Rootcheck is packaged separately and can be downloaded directly from our code repository or from here to get the latest stable version:

$ wget http://dcid.me/ossec-packages/rootcheck-latest.tar.gz

After downloading Rootcheck, untar the package, run the install script and get it running:

$ tar -zxvf rootcheck-latest.tar.gz
$ cd *rootcheck*
$ sudo ./install.sh

Once the installation is finished, you will see a file called “rootcheck” created in your current directory. Execute that file to get the rootcheck audit started:

$ sudo ./rootcheck
..
** Starting Rootcheck v2016-02 **
** http://dcid.me/rootcheck/ **

Be patient, it may take a few minutes to complete…

[INFO]: Starting rootcheck scan.

[OK]: No presence of public rootkits detected.
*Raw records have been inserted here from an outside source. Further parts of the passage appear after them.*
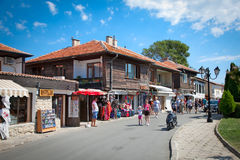 People visit the Old Town in  Nessebar, Bulgaria. Royalty Free Stock Photos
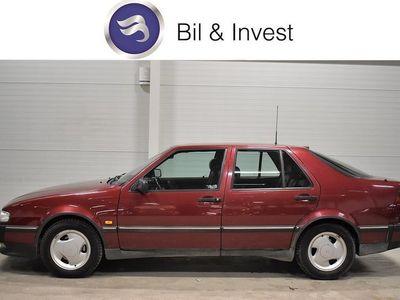 begagnad Saab 9000 CS 2.0 Turbo AUT 150hk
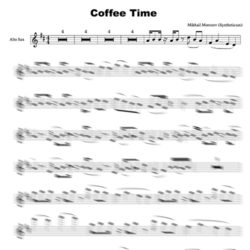 Coffee_time_alto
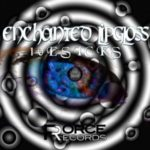 "10E SickS released his new album ""Enchanted Lipgloss"" from Force Records."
Analyzed 269 files.

[OK]: No binaries with any trojan detected. Analyzed 76 files.

You should see the same message as above, informing you that Rootcheck has started and is scanning your server. If any rootkits are identified, you will be alerted. For example, if you have an out-of-date CMS (i.e., WordPress, Drupal or Joomla), the following alerts will be displayed:

[INFO]: System Audit: Web vulnerability – Outdated Drupal 7 installation. File: /var/www/vhosts/site.com/includes/bootstrap.inc. Reference: http://sucuri.net/latest-versions .

[INFO]: System Audit: Web vulnerability – Outdated Drupal 7 installation. File: /var/www/vhosts/site2.com/includes/bootstrap.inc. Reference: http://sucuri.net/latest-versions .

If it finds web-based malware, like the Filesman backdoor, it will provide the following alert:

[INFO]: System Audit: Web malware – Backdoors / Web based malware found – Filesman shell. File: /var/www/vhosts/site.com/lic.class.php.

Additionally, as part of the audit, Rootcheck will parse through your web logs on the server and identify the latest login attempts and their location and display it as such:

[INFO]: Latest successful logins to the server:
root |28 |
srcip: ‘192.x.x.x / USA / New Jersey’
srcip: ’75.x.x.x / USA / California’
srcip: ‘170.x.x.x / USA / Utah’
admin |1 |
srcip: ‘132.x.x.x / Russia’

Try it out and let us know how it goes!

12 comments
  1. Always awesome software from you Daniel. How about another writeup version that includes first archiving an image of the system, then rootcheck the system from ISO and read-only filesystem mounts?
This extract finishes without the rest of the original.